* [WHAT YOU ARE ASKED TO DO]:
Rename "dense foliage" to "thick shrubbery" in the lines from the one with "Which single item from" through the end of the lines, leaving everything else unchanged. Give only those lines.

[Questions about scenes in images]
— Begin —

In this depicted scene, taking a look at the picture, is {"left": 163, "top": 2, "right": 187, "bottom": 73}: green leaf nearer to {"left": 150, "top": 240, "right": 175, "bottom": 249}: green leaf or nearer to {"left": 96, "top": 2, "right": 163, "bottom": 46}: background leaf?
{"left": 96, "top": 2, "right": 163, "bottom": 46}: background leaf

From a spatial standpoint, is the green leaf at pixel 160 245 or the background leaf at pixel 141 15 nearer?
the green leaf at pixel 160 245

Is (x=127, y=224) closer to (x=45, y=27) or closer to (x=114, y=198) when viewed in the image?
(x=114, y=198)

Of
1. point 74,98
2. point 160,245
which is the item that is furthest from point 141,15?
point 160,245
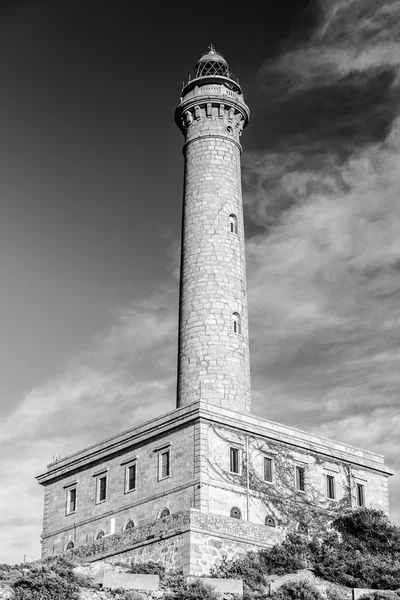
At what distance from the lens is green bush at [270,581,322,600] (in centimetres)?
3800

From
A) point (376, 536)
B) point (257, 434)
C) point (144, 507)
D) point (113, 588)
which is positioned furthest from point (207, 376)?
point (113, 588)

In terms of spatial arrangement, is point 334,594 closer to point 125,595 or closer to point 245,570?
point 245,570

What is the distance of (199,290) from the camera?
54062mm

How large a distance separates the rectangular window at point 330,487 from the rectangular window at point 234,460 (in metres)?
5.85

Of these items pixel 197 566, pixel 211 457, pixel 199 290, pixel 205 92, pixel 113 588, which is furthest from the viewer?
pixel 205 92

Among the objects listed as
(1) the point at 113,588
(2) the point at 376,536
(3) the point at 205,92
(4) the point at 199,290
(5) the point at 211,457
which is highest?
(3) the point at 205,92

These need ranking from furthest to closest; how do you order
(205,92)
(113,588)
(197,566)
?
1. (205,92)
2. (197,566)
3. (113,588)

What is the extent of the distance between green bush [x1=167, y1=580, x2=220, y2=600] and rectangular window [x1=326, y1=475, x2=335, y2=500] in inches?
555

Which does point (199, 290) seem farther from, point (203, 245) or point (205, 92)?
point (205, 92)

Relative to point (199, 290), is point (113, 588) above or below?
below

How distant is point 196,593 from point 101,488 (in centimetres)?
1491

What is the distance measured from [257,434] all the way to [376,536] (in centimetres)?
738

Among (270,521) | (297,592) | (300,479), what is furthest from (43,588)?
(300,479)

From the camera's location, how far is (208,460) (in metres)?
46.3
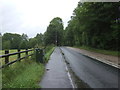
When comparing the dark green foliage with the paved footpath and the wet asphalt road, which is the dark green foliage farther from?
the paved footpath

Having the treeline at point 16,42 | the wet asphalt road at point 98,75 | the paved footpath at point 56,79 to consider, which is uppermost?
the treeline at point 16,42

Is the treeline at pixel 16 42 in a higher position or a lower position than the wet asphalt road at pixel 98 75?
higher

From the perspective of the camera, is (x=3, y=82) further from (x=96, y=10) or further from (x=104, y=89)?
(x=96, y=10)

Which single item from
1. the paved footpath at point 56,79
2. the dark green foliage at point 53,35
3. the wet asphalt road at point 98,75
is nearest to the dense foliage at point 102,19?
the wet asphalt road at point 98,75

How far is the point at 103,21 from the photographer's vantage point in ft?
79.2

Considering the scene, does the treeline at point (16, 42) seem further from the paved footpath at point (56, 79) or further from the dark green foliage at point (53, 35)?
the paved footpath at point (56, 79)

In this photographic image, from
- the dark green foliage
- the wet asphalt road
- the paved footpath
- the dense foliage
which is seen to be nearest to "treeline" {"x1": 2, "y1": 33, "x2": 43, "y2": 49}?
the dark green foliage

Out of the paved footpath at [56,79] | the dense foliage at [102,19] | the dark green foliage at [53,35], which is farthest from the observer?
the dark green foliage at [53,35]

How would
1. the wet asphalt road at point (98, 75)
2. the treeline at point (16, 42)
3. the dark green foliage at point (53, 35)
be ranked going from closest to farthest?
the wet asphalt road at point (98, 75)
the treeline at point (16, 42)
the dark green foliage at point (53, 35)

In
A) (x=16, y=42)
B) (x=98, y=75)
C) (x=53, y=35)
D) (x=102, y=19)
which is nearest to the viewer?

— End —

* [RESULT FOR THIS TASK]:
Which single item from
1. the paved footpath at point 56,79
2. the dark green foliage at point 53,35
3. the wet asphalt road at point 98,75
is nearest to the thick shrubbery at point 102,19?
the wet asphalt road at point 98,75

How far is the point at 103,21 from the photographer's vantage point in ft?
79.2

Considering the scene, does the treeline at point (16, 42) seem further from the paved footpath at point (56, 79) or further from the dark green foliage at point (53, 35)?
the paved footpath at point (56, 79)

In this photographic image, from
- the dark green foliage
- the wet asphalt road
- the paved footpath
- the thick shrubbery
which is seen to be nearest to "treeline" {"x1": 2, "y1": 33, "x2": 43, "y2": 49}?
the dark green foliage

Out of the paved footpath at [56,79] | the thick shrubbery at [102,19] | the dark green foliage at [53,35], which is farthest from the observer?
the dark green foliage at [53,35]

How would
1. the wet asphalt road at point (98, 75)
2. the treeline at point (16, 42)
3. the dark green foliage at point (53, 35)
be ranked going from closest to farthest?
the wet asphalt road at point (98, 75)
the treeline at point (16, 42)
the dark green foliage at point (53, 35)

In
A) (x=16, y=42)
B) (x=98, y=75)
C) (x=53, y=35)
D) (x=102, y=19)
which is nearest to the viewer?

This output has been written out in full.